Gerald Colbert was another person the Commission found was in the “pool” of employees of Helm. Barks said about both Gerald and John Colbert, that “[t]hem boys would go get drunk and come in and it just wasn’t worth working them anyway. We missed several days because they wouldn’t show up.” Like Jennewein, Helm testified that Gerald Colbert worked “off and on” before the accident.

The testimony about Ronnie Calhoun was that he worked there “off and on.” There was no testimony, however, that he was employed either as of the time of the accident or for any definitive period of time prior to it.

Finally, John Colbert testified that Greg Ponder was one of the people that worked for Helm if someone didn’t show up. The group of people comprising this group was described as a friend or neighbor of Helm’s whom he might call as “somebody to fill in.”

The Commission found that Helm had a “pool of employees that worked for him,” and that simply because they did not all work every time the mill operated, it did not mean that they should not be counted as his employees. By the same token, the fact that all of the people referred to by the Commission may have at one time or another worked for Helm does not establish them as employees. The evidence about Watkins, Jennewein, Gerald Colbert, John Colbert, Ronnie Calhoun and Greg Ponder was at most, general in nature. It merely indicated that these people had worked an unspecified number of times over an unspecified period of time, as “fill ins.” Although the Commission said that “[a]ll of the witnesses testified that John Colbert, Gerald Colbert, and Dennis Jennewein were working for the *891employer immediately prior to [Breeze’s] accident,” we believe that statement mis-characterizes the record. Our review of the record indicates that there was no evidence indicating when or how many times any of these three, as well as Greg Ponder and Dennis Calhoun, worked for Helm. To say that any of these people, under this evidence, can be characterized as employees of Helm is a misapplication of the law.

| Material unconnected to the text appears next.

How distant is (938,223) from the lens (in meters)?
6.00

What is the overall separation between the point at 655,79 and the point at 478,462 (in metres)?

The Commission correctly noted that, as indicated in Metcalf, “[t]he General Assembly apparently intended the requirement that an employee must be employed for at least 5½ consecutive days to exclude temporary employees - those who were employed for only five days or less, terminated, and then rehired at a later time for another five days or less.” 946 S.W.2d at 285. There was no evidence from which the Commission could have concluded that any of the persons in question were employed by Helm (in the service of Helm under any contract of hire as per § 287.020.1) for five and one-half consecutive days.

The Commission also found that “[i]n this case, there was no evidence that any of the individuals in the pool were employed for 5 and ⅜ days or less and were temporary employees.” This is also a misapplication of the law in that it appears to place the burden on the employer to show that the people he had sometimes called on to work had not been employed for the requisite time. Breeze had the burden of proof concerning the necessary elements of his claim, including proof that Helm was an “employer” subject to the provisions of the Act. Brown v. City of St. Louis, 842 S.W.2d 163, 166 (Mo.App. E.D.1992). There was no evidence to support the Commission’s conclusion that he was.

Under the evidence in the record here, the Commission’s finding that Helm was an “employer” subject to the Act was a misapplication of the law. We reverse the award of the Commission and remand to the Commission for entry of an award consistent with this opinion.

MONTGOMERY, P.J., and BARNEY, J., concur.

. All references to statutes are to RSMo Cum. Supp.1990, unless otherwise indicated.

. Section 287.030.1(3) provides that any employer must have five or more employees to be deemed an employer for the purposes of the Act.

. The version of § 287.090 in effect in 1990 when Breeze’s accident occurred.